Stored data
▼

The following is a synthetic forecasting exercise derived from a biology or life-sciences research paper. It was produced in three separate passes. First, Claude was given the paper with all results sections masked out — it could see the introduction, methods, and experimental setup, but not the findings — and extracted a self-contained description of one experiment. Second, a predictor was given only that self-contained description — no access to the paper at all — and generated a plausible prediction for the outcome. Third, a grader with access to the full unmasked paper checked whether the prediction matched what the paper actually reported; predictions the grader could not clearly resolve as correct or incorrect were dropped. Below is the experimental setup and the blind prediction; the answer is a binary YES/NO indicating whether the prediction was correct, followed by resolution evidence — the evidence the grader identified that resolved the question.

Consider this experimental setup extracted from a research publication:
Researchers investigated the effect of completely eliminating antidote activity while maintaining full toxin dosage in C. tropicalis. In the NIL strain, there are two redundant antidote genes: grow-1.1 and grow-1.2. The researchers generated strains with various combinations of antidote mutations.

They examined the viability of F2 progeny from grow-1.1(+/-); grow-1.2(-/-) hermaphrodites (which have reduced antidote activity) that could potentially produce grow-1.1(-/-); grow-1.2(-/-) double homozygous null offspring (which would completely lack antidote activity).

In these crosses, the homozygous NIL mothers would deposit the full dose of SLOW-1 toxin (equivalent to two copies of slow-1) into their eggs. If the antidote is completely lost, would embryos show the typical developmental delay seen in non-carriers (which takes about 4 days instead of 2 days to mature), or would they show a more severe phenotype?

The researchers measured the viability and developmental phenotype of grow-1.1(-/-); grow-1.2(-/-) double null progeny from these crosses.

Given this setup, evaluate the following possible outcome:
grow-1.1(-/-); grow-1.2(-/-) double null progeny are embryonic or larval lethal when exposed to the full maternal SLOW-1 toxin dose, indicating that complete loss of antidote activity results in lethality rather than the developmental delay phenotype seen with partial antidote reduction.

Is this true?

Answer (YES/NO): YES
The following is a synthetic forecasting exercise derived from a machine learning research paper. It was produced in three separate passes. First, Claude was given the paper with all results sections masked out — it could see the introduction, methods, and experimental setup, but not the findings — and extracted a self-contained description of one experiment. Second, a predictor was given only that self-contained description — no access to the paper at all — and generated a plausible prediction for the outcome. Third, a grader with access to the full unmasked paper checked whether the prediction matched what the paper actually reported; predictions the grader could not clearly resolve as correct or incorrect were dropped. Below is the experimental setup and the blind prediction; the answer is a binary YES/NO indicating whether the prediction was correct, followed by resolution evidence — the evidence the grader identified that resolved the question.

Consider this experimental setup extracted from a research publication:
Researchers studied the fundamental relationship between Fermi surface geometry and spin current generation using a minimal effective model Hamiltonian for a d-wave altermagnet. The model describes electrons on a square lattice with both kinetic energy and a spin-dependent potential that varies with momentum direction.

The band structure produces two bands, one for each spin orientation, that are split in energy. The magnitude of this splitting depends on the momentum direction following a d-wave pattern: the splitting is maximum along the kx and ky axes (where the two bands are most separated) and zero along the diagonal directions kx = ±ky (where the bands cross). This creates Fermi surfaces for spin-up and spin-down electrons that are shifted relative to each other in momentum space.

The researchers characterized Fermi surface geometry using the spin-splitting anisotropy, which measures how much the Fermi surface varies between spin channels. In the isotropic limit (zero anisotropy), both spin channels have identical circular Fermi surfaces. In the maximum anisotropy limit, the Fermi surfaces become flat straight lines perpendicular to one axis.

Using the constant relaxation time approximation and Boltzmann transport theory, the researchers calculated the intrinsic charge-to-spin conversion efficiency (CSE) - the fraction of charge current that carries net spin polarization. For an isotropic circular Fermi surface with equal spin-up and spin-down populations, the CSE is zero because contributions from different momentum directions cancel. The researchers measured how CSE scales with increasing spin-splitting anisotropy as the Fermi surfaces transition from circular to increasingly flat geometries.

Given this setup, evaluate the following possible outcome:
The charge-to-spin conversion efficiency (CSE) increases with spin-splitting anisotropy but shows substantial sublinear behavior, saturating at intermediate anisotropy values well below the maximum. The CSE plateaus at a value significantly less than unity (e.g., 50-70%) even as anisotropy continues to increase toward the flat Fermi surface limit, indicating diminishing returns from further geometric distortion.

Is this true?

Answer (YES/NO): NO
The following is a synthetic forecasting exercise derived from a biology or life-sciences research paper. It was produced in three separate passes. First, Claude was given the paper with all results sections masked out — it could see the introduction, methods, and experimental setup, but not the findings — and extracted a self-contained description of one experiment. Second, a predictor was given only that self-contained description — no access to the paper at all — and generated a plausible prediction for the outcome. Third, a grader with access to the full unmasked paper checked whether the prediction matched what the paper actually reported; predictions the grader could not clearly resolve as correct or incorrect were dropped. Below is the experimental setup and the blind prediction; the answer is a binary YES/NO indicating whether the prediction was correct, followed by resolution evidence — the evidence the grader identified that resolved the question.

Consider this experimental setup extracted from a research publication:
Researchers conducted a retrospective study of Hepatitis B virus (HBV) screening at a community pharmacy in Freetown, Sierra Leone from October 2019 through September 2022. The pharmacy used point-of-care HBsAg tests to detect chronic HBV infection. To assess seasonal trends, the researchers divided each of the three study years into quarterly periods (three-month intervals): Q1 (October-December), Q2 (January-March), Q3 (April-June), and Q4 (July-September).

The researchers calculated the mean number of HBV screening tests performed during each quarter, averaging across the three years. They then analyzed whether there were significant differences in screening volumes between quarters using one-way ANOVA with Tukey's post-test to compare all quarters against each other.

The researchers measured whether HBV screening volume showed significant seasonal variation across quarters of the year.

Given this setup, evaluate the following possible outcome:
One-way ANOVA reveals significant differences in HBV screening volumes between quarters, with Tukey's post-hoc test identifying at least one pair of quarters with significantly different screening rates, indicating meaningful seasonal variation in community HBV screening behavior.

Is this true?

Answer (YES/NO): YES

▲

Exercise directions: Filter the entries down to the lines that hold "ANOVA". Copy those lines.

Written reply:
The researchers calculated the mean number of HBV screening tests performed during each quarter, averaging across the three years. They then analyzed whether there were significant differences in screening volumes between quarters using one-way ANOVA with Tukey's post-test to compare all quarters against each other.
One-way ANOVA reveals significant differences in HBV screening volumes between quarters, with Tukey's post-hoc test identifying at least one pair of quarters with significantly different screening rates, indicating meaningful seasonal variation in community HBV screening behavior.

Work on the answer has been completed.